Multiple-version override

A multiple_version_override can be specified to allow multiple versions of the same module to coexist in the resolved dependency graph.

You can specify an explicit list of allowed versions for the module, which must all be present in the dependency graph before resolution — there must exist some transitive dependency depending on each allowed version. After resolution, only the allowed versions of the module remain, while Bazel upgrades other versions of the module to the nearest higher allowed version at the same compatibility level. If no higher allowed version at the same compatibility level exists, Bazel throws an error.

For example, if versions 1.1, 1.3, 1.5, 1.7, and 2.0 exist in the dependency graph before resolution and the major version is the compatibility level:

  • A multiple-version override allowing 1.3, 1.7, and 2.0 results in 1.1 being upgraded to 1.3, 1.5 being upgraded to 1.7, and other versions remaining the same.
  • A multiple-version override allowing 1.5 and 2.0 results in an error, as 1.7 has no higher version at the same compatibility level to upgrade to.
  • A multiple-version override allowing 1.9 and 2.0 results in an error, as 1.9 is not present in the dependency graph before resolution.

Additionally, users can also override the registry using the registry attribute, similarly to single-version overrides.

Non-registry overrides

Non-registry overrides completely remove a module from version resolution. Bazel does not request these MODULE.bazel files from a registry, but instead from the repo itself.

Bazel supports the following non-registry overrides:

Repository names and strict deps

The canonical name of a repo backing a module is module_name~version (for example, bazel_skylib~1.0.3). For modules with a non-registry override, replace the version part with the string override. Note that the canonical name format is not an API you should depend on and is subject to change at any time.
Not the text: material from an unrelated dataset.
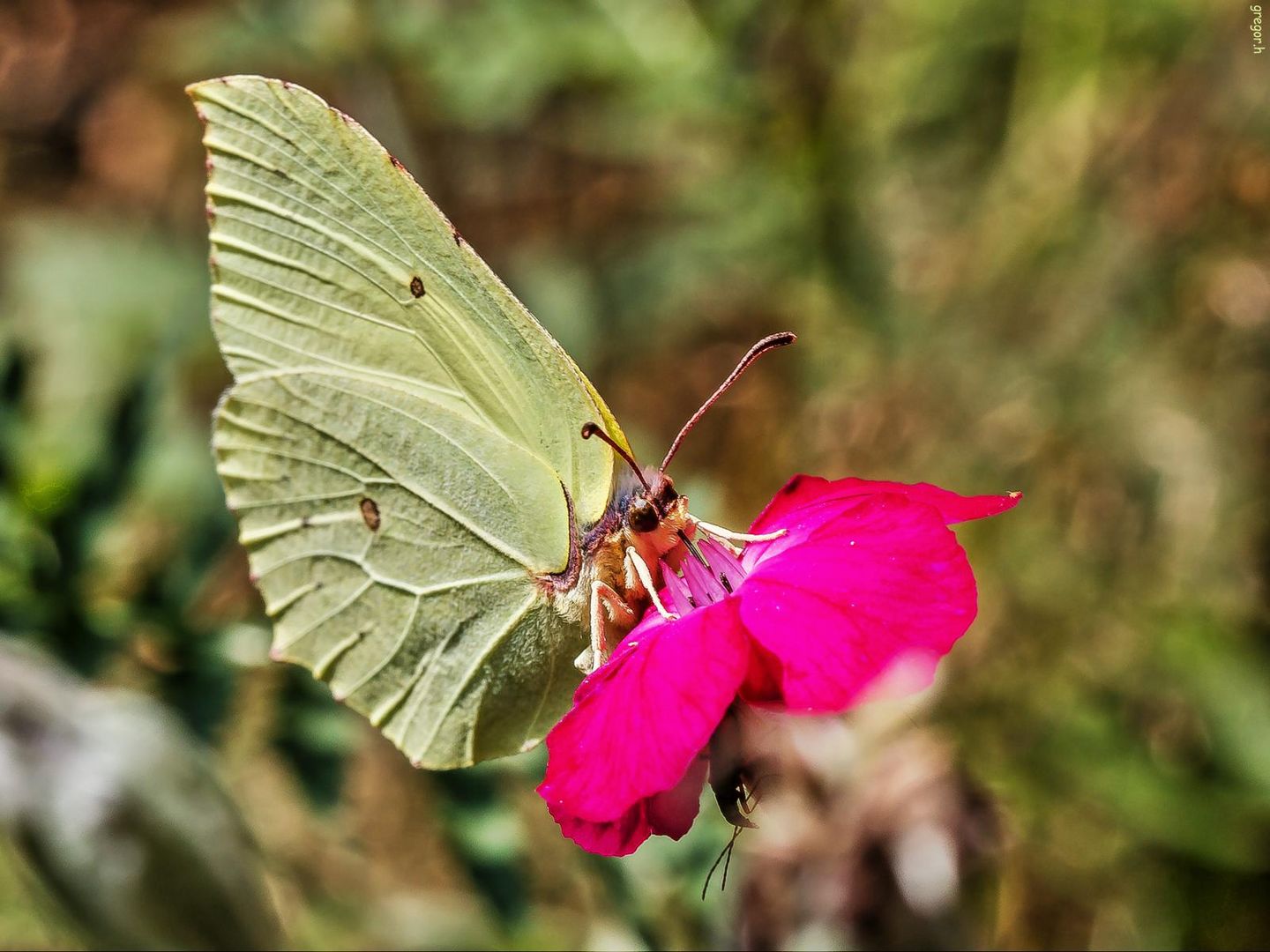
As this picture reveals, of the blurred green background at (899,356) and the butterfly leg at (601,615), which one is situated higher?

The apparent name of a repo backing a module to its direct dependents defaults to its module name, unless the repo_name attribute of the bazel_dep directive says otherwise. Note that this means a module can only find its direct dependencies. This helps prevent accidental breakages due to changes in transitive dependencies.

Module extensions can also introduce additional repos into the visible scope of a module.